The publishing world is masterful at repackaging “content” into calendars, gift books, serials, movie tie-ins and events, from the Chicken Soup series to the Harry Potter enterprise. Gail Richards, creative director of consultancy Whizbang! Creative, knows the value of reformulating content.

“A whole new world of possibilities opens up when people realize the many ways in which their intellectual capital can be turned into products,” Richards says. From tangible products such as card decks, games or audio to service products like teleclasses, there are countless ways to package what you know. “And when you do that, you build your core business and your brand in the process,” she says.

L.L. Bean is a good example of creative line extending. The boat tote, one of the outdoor apparel and gear merchant’s iconic products, has been masterfully reconfigured in numerous ways — shapes, sizes, stripes, colors.

Bean has repackaged a mini tote into a seasonal gift container. The cataloger’s small canvas tote has now become a clever and practical holder of a Down East blueberry breakfast gift, or a dog-treat gift, or even an amaryllis-filled tote at the holidays.

In what ways might your best-selling merchandise be repackaged into new products?

RETHINK

Sometimes we just need to see our products with new eyes. This can happen with a personal “aha!” or by bringing in others. Lisa Helming, senior merchandiser at Abbey Press, a provider of inspirational and religious products, encourages stepping back and taking a look at your merchandise as if you’re seeing it for the first time. Ask a colleague to brainstorm multiple sales opportunities with you as you prepare for your next sales season.

Helming elaborates: “When I study sales analyses, I often see an item that I know has the attributes of a good seller, but I’m less than thrilled with the sales results. This prompts me to ask myself if I have merchandised this item to the right people or in the right theme.”

For example, Helming says, “last season I had a wonderful wood and metal plaque that featured a quote that sold well on other products. The quality, design and price point of this item were in line for this to be a great seller — or so I thought.”?

As Helming looked again at the product on the page, “this item did seem too rustic and not a great fit with the more contemporary faith product on the page,” she says.

It occurred to Helming that the product would look great hanging in her father’s den, “and that it might be the perfect fit for a masculine gift page I was working on.”?

She repositioned the product to a spread of fishing and golfing merchandise “and saw the sales for this item pick up significantly.”

How can you look at your tried-and-true merchandise with new eyes?

REVIVE

Some companies make a business out of reviving products. Think vintage clothing stores, classic cars or Ebay or even The Vermont Country Store, a brand that specializes in the “practical and hard-to-find.”

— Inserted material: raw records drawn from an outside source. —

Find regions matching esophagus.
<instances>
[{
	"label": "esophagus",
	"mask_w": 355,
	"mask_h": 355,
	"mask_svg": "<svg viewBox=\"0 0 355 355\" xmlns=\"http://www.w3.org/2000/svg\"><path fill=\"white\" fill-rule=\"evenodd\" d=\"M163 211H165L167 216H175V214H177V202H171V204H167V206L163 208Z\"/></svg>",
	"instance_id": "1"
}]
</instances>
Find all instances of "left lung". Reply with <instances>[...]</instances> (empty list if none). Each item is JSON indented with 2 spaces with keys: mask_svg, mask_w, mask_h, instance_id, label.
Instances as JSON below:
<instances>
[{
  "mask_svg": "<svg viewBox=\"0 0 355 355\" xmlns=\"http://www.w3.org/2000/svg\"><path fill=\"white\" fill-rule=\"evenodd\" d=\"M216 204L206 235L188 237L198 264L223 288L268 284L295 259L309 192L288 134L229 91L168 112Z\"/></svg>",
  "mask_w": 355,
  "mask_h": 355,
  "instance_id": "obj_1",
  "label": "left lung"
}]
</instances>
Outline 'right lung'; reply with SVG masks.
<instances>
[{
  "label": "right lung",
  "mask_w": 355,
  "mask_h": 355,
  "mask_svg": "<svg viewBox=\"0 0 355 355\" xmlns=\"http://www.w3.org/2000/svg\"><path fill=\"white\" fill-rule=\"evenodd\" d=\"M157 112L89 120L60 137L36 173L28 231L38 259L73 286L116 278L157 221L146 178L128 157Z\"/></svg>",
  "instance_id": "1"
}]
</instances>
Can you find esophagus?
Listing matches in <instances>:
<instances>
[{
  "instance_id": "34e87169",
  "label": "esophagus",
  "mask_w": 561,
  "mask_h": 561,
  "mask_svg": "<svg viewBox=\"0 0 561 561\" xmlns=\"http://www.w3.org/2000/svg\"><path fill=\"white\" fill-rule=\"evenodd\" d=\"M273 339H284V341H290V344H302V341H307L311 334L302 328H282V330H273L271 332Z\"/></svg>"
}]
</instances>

For more than 60 years, The Vermont Country Store has built a business bringing customers items that they have long remembered.

Head of merchandising Jane Patton says: “We focus on what we have always done — practical frugality with a touch of nostalgia. It is our practice to always bring back revivals,” what the cataloger calls products from the past.

On its Website, The Vermont Country Store encourages its customers to reminisce about products from the past, whether it’s candy counter memories or Fischer-Price toys or even Lifebuoy soap.

How can you revive hit merchandise from your company’s past?

The potential savings gained by the ingenuity of your company’s Plan R might be just the competitive advantage your company needs to sustain itself in today’s lean economic times. Don’t be afraid of the R word!

Andrea Syverson ([email protected]) is president of IER Partners, a consulting company specializing in brand and merchandising transformations.